You create your own reality
Meditation
Set your intention
A negative attitude is the only real disability

“Hidden inside this seemingly encouraging advice to take charge of your emotions, and therefore your life is the culture of blame. It's the avoidance of pain clothed in positive, pseudo-spiritual speak. It's the presumption that happiness and contentment are the only true measures of health.” ~Megan Devine

This is spiritual bypass! I learned that experiencing pain, could be accomplished by splitting between the head and the heart--trying to surpass being human by becoming more intelligent.  The way to get through the pain of being human is not to deny it, but to experience it. To let it exist. To let it be, without stopping it up or holding it back, or approaching it from my intellectual side.

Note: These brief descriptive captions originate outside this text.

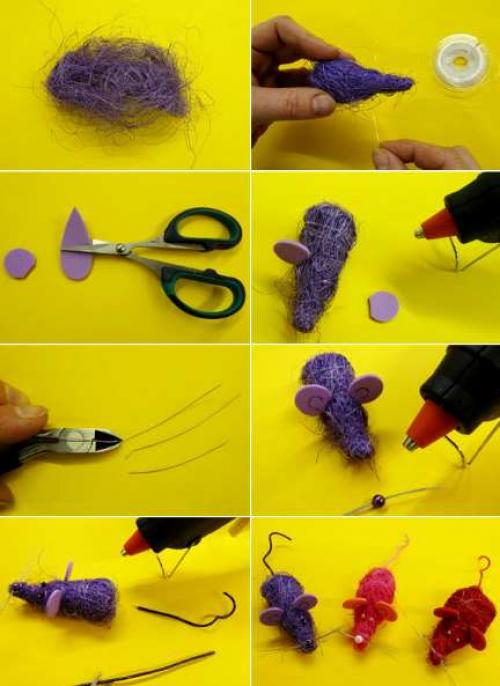 Поделки к новому году 2020 своими руками. Поделки на новый 2020 год символом крысы (мыши)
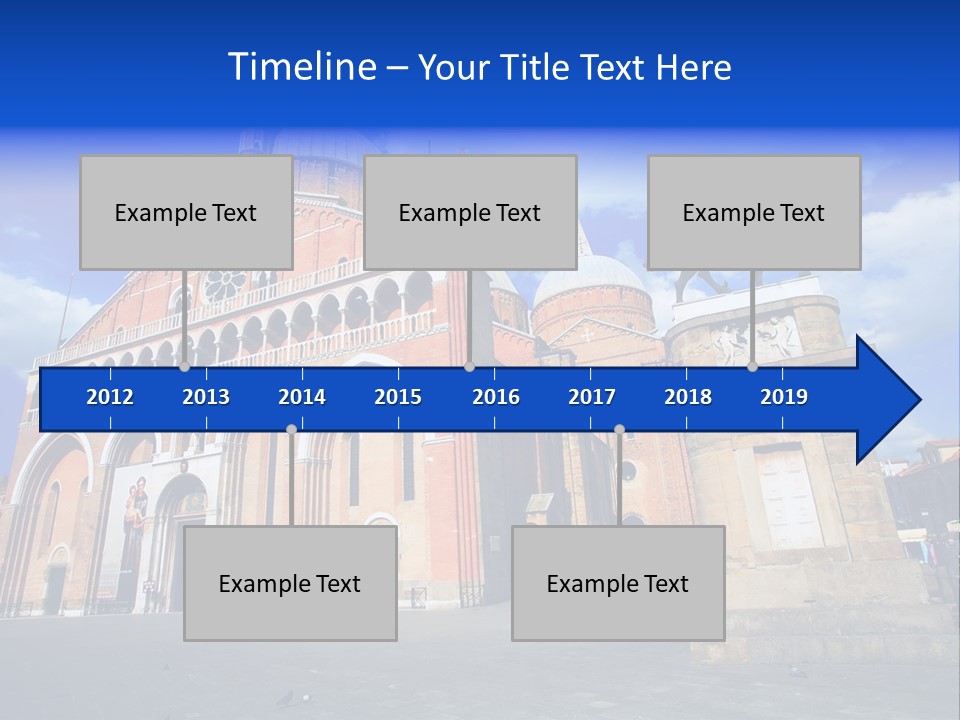 Catholic Cathedral Religious PowerPoint Template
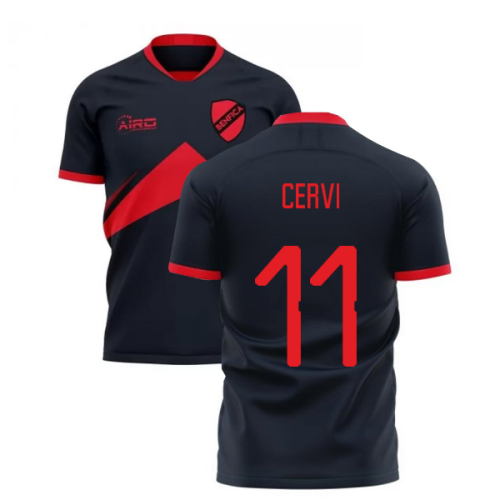 2024-2025 Benfica Away Concept Football Shirt (Cervi 11)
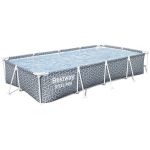 Piscină supraterană Bestway Steel Pro 366 x 201 x 66 cm pentru grădină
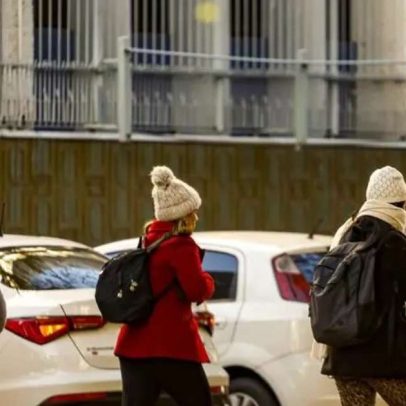 Frio derruba temperaturas; três cidades do RS registram índices negativos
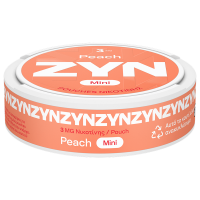 ZYN Peach Mini (3mg)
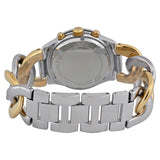 Michael Kors Runway White Dial Two Tone Steel Strap Watch for Women - MK3199 Authentic Buy Shop Now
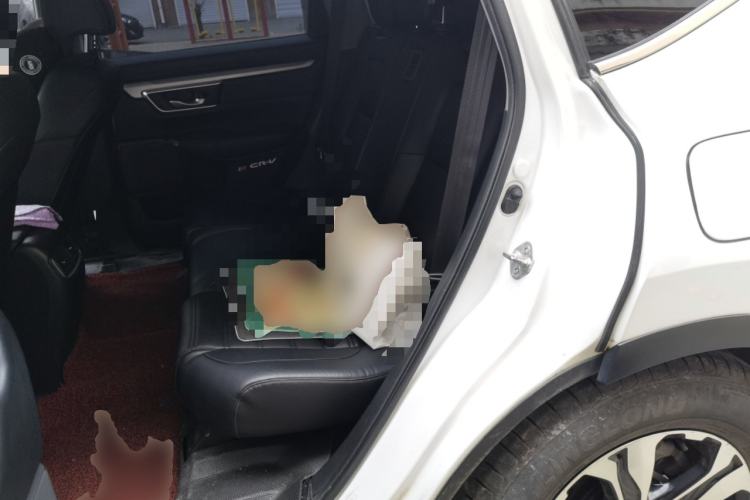 Used Honda CR-V 2021 240TURBO CVT Two-Wheel Drive Urban Edition Left Rear Seat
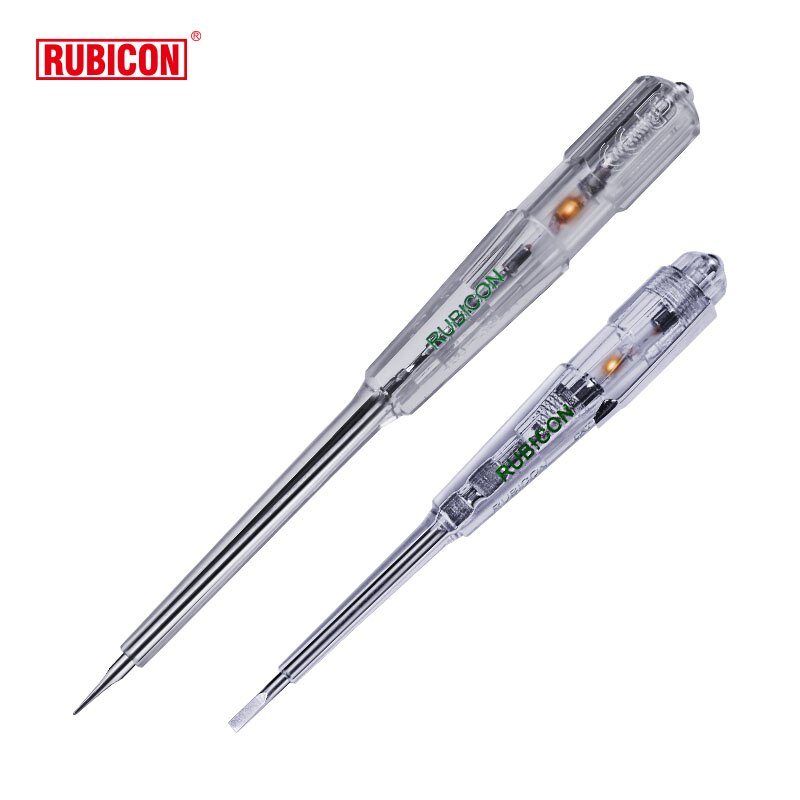 2pcs Rubicon electric pen pencil electrical tester pencil inspection 150-250V Voltage detection RVT-211 RVT-212 RVT-111 RVT-112: RVT111 112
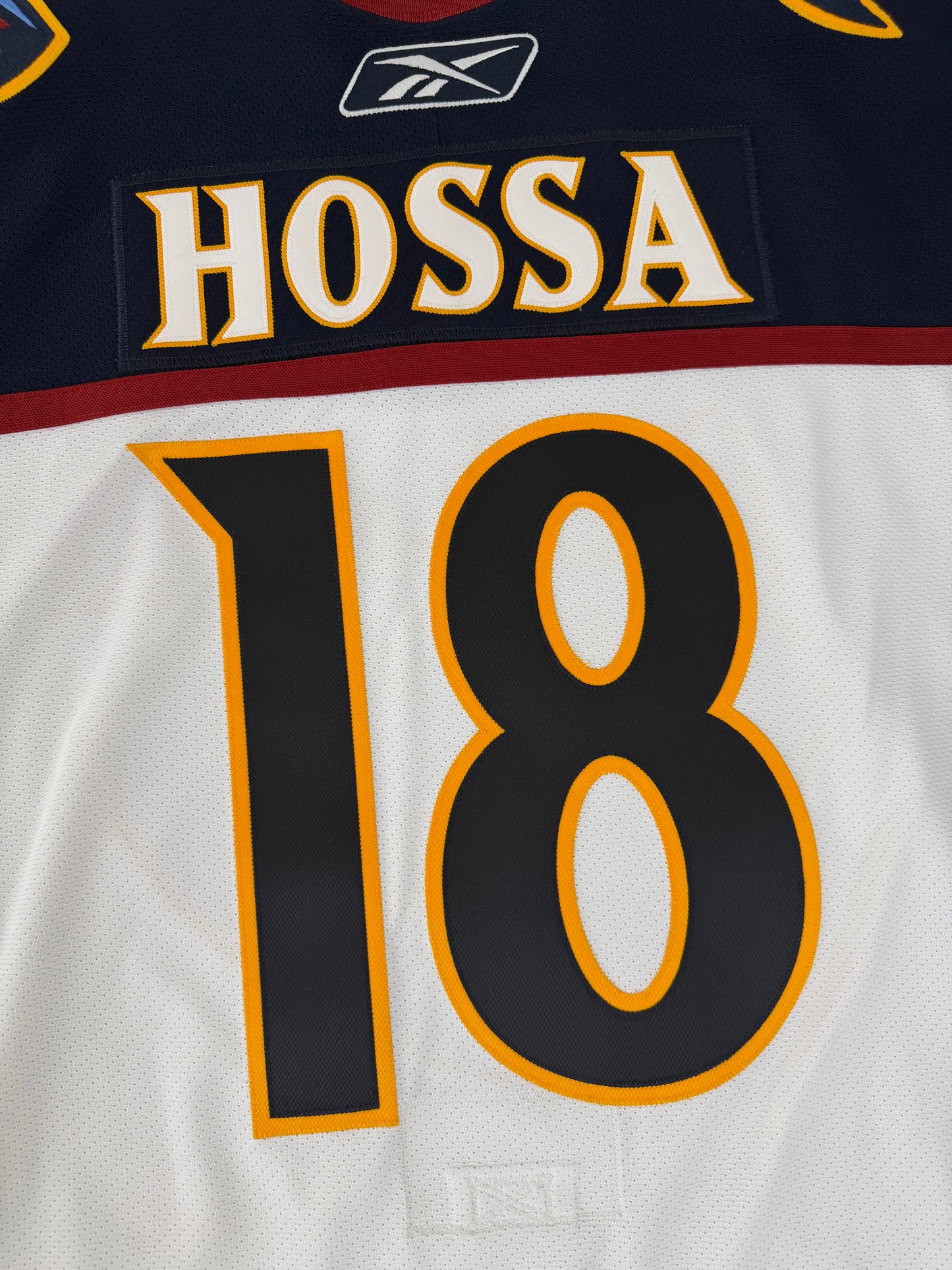 Atlanta Thrashers Marian Hossa 2006-2007 NHL Hockey Jersey (56/XXXL)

Suddenly losing the person I spent most of my life with, my partner, best friend, lover, father, fixer of things and the one man that could also make me nuts and I still loved because he and life is real. And life is not always easy.  The measure of a good life is surviving it!  Sometimes it is easier to allow the pain than to intellectually resist it. Sometimes being with that pain is kinder, softer, gentler, and easier to bear--even when it rips you apart.

I am learning that I am not failing to be a "spiritual" or "emotionally intelligent" person.  My need to feel my pain is a sign of emotional depth and skill. Empathy is my own feeling with myself, feeling with others--is a real-life and reality, it is not easy.